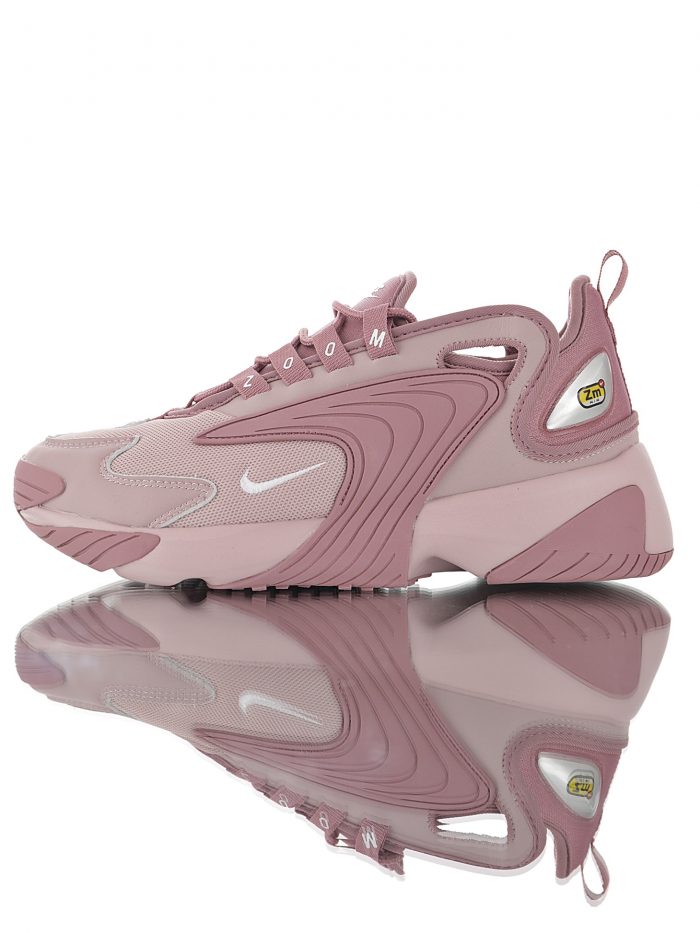NIKE ZOOM 2K ROSAS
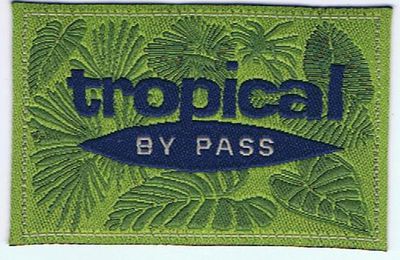 TROPICAL by PASS
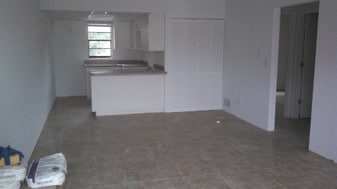 The Timbers in Daytona Beach, FL - Building Photo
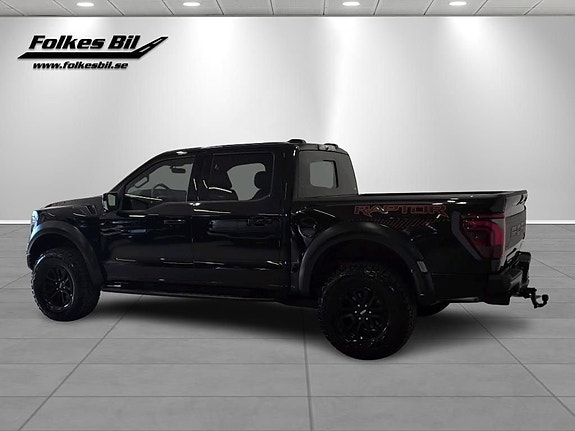 Ford F-150 5 of 5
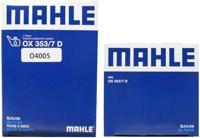 Oliefilter OX3537D - thumbnail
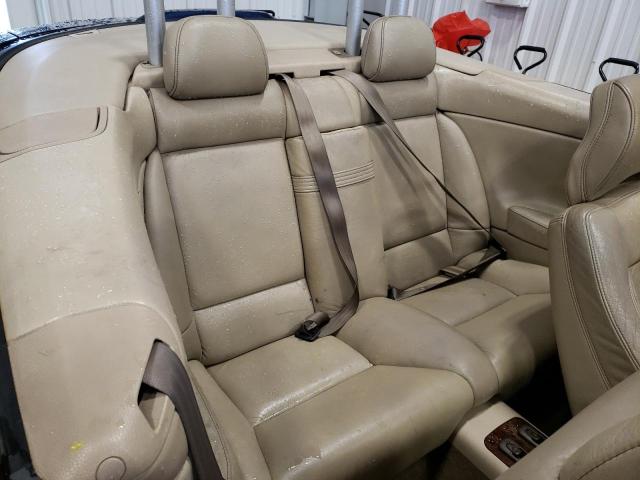 Photo 6 from auction – 2000 VOLVO C70 TURBO with VIN YV1NC53D3YJ010739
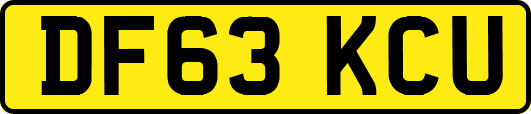 DF63KCU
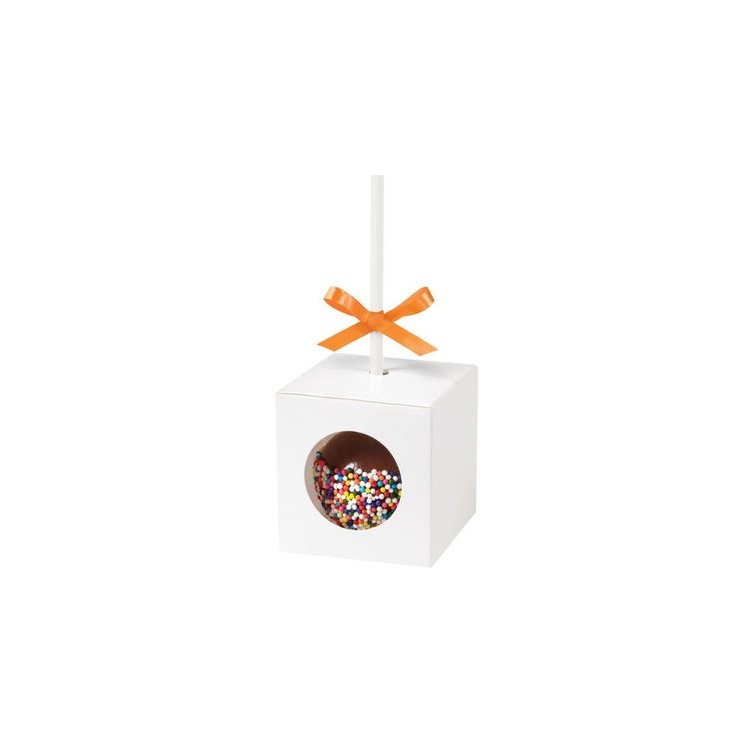 Scatolina per cake pops 12 pz Wilton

--- --- ---

# Aim of the task:
None of the pictures belong in the copy. Write out exactly the lines from the line that holds "The Timbers in" through the last line of the listing above, both ends included.

# Result:
 The Timbers in Daytona Beach, FL - Building Photo
 Ford F-150 5 of 5
 Oliefilter OX3537D - thumbnail
 Photo 6 from auction – 2000 VOLVO C70 TURBO with VIN YV1NC53D3YJ010739
 DF63KCU
 Scatolina per cake pops 12 pz Wilton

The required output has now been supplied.